A Little About Our Proud History
Way back in 1907 the forerunner of Whangarei Golf Club was established. Called the Marsden Golf Club, it was set up between the Waiaohia stream and the western hills on a property owned by O.E. Weaver. Although those early pioneers "got weaving", so to speak, they were thwarted by wetness, wandering cows and belligerent bulls while the fashion in golf footwear were gumboots. The club shifted to Hunter and Wilson's sale yards in 1910. But this venue was also temporary and in 1916 Mt Denby, an area of 132 acres, was leased.
The official re-naming of the old Marsden name came about in 1917. The club today owes a debt of gratitude to frisky cattle which forced a move from the old sale yards. Yet the trials and tribulations associated with creating a really good golf course were still in the hand-wringing stage. The property at Mt Denby was a wilderness of gorse with the only semblance of a fairway being a paddock near that famous double Norfolk Pine which became the club's landmark. Perhaps its natural V for Victory sign stimulated the officials' continuing determination despite the fact that they still were required to host ten cows and two horses. But more land was brought into line as time went by until Mt Denby possessed twelve holes.

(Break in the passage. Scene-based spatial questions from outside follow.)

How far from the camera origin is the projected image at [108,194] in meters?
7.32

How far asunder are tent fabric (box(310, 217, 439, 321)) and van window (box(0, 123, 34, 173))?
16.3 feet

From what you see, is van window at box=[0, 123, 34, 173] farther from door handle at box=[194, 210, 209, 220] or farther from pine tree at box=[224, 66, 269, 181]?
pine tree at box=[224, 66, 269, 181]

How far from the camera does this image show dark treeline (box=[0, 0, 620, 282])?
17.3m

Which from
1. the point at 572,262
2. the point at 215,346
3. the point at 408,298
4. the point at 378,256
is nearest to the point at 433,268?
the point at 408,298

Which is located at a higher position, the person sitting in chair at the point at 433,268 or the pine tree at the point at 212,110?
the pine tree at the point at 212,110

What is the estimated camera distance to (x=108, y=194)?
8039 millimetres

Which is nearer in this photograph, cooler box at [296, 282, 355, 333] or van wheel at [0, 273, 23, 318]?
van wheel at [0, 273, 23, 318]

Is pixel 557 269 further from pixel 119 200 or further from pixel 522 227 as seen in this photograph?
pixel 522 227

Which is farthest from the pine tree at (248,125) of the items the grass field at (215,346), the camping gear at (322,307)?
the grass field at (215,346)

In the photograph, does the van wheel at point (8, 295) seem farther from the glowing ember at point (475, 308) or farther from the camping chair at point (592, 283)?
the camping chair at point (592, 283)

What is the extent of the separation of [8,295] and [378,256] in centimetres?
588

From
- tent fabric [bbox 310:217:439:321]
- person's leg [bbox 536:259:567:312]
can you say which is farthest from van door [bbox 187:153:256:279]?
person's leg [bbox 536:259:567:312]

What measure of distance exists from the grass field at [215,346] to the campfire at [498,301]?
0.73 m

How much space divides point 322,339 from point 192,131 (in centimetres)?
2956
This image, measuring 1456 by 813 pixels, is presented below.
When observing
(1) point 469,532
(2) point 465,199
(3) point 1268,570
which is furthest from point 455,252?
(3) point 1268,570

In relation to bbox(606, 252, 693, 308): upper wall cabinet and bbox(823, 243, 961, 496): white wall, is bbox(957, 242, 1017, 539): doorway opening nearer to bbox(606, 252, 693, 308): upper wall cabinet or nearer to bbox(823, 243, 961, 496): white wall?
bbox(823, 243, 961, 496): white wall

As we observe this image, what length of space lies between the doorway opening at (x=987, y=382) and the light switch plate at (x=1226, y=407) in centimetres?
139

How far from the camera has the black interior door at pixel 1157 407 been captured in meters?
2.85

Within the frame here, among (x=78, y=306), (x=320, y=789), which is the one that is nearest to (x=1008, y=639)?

In 1930 a decision was made to proceed with an eighteen hole layout. Gradually a course emerged that became the pride of Northland in golfing circles. When you first drive in past the welcoming sign you will see no evidence of the almost 75 year war with nature. Instead you will enjoy a remarkably beautiful golf course with some very tight driving holes and some narrow approaches into superb greens.